Un ami avait récemment affirmé que l’affaire du meurtre de Zeini a été surmédiatisée parce qu’il est issu d’un milieu social donné. Il a rajouté, mine de rien, que le défunt n’était pas la première victime de l’injustice ni n’en serait la dernière. Cette sortie de mon ami est d’autant plus malheureuse qu’inappropriée. Invoquer la fréquence de l’injustice pour justifier sa désolidarisation d’un cas isolé relève de l’insouciance. Elle dénote plus une prédisposition à l’amnésie morale qu’un attachement, sans faille, à des idéaux universels. On ne peut pas attendre que tout le monde soit traité équitablement pour décider de s’engager dans la voie de la défense des opprimés. Si notre degré de dévouement à l’idéal de justice se mesure à l’aune de notre engagement à l’égard des seuls marginalisés sociaux, notre conception de justice manque alors de rigueur. Autrement dit, la sélectivité dans l’expression des sentiments moraux est contraire au devoir universel de solidarité humaine. Elle dénote une volonté de se donner bonne conscience pour assouvir un ego bourgeois plus qu’elle ne signifie un humanisme au sens propre du terme.
Une mère a perdu un fils unique dans la fleur de l’âge. Et c’est déjà une douleur immense que d’en éprouver la perte. Mais sa souffrance ne s’arrête pas là. Elle se multiplie chaque jour à cause du dysfonctionnement de notre système judiciaire et de la corruption qui gangrène nos institutions.
On ne fait pas d’enquête criminelle sérieuse dans notre pays
A chaque fois qu’un fait divers criminel se produise, notre police judiciaire vient nous annoncer, après seulement quelques heures, voire quelques jours au maximum, que l’enquête est terminée et le dossier clos. La vélocité avec laquelle on bâcle les enquêtes criminelles en Mauritanie n’a qu’une seule explication : on ne fait pas vraiment d’enquête criminelle dans notre pays. Pourtant, les outils scientifiques d’investigation criminelle ont beaucoup évolué ces dernières années, et leur coût a aussi énormément baissé.

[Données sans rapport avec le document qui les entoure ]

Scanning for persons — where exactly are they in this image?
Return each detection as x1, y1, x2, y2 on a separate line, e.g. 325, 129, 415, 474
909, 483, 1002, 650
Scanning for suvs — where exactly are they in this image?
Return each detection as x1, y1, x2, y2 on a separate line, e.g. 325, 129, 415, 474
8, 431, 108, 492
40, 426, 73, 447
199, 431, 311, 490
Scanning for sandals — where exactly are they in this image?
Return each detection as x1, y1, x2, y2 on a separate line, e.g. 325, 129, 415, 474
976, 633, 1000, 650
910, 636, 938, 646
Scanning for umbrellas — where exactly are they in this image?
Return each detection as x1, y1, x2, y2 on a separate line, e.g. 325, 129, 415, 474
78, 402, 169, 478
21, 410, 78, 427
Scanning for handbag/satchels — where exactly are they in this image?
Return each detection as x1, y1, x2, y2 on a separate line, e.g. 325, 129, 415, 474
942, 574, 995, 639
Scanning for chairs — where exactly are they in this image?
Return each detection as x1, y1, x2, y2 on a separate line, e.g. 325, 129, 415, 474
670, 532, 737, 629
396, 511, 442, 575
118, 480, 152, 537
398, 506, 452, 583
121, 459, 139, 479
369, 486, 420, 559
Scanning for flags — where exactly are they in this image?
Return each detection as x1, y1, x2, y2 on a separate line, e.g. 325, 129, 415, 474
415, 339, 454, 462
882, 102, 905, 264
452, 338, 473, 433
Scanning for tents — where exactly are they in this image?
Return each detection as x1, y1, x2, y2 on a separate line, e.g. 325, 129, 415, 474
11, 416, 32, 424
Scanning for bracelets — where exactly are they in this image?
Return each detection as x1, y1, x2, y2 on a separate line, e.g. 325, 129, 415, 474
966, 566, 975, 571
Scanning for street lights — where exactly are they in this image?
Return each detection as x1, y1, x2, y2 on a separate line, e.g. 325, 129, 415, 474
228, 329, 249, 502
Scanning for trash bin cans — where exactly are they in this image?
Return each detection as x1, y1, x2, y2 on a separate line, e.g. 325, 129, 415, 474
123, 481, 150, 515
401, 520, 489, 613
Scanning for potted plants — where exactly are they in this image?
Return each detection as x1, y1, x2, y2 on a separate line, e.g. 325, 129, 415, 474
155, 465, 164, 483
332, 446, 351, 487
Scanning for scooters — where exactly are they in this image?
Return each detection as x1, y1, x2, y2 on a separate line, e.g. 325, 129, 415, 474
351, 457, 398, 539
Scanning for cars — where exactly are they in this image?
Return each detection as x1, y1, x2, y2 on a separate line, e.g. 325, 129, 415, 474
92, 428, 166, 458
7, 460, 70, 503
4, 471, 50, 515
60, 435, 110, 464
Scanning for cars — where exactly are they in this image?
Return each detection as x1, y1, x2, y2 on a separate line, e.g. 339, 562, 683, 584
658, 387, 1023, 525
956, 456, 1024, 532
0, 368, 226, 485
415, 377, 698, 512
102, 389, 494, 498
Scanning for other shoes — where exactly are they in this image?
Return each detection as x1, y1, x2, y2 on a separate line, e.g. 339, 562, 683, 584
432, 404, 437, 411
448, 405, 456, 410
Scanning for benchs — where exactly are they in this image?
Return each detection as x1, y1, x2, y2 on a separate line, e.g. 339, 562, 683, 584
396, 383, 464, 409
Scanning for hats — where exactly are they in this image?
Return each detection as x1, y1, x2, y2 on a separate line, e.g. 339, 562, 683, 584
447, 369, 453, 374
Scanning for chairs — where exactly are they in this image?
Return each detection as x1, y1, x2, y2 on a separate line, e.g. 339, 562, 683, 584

Les empreintes digitales, l’analyse de l’ADN, les tests de fluides corporels, le décryptage de messages téléphoniques, les techniques de récolte des indices, l'analyse médico-légale des cheveux, les techniques d'identification et de visualisation criminelles etc., tous ces moyens sont devenus désormais financièrement abordables et partant à portée de main pour les pays même les plus pauvres, encore faut-il avoir la volonté de les déployer et de former une véritable police scientifique capable d’en faire usage. Ce n’est plus vraiment une question d’argent mais bel et bien de volonté politique.
Je compatis sincèrement avec cette famille qui vient de perdre un jeune homme dans la fleur de l’âge et à l’avenir prometteur. Et je récuse complètement les explications données jusqu’ici par notre soi-disant police criminelle. On ne badine pas avec la vie des gens. Mieux, quand on avance une hypothèse dans le cadre d’une investigation criminelle de cette envergure, on devrait être capable de l’étayer avec des données empiriques. Sans quoi, on aggrave la souffrance des familles en deuil et on déshonore de surcroit la mémoire des victimes. Or, en l’absence d’une autopsie en bonne et due, il est impossible d’établir, avec rigueur, la cause exacte du décès. Et tout porte à croire, selon les indices disponibles, qu’il s’agit bel et bien d’un meurtre ; d’où la nécessité de rendre justice à la victime et à ses ayants droit.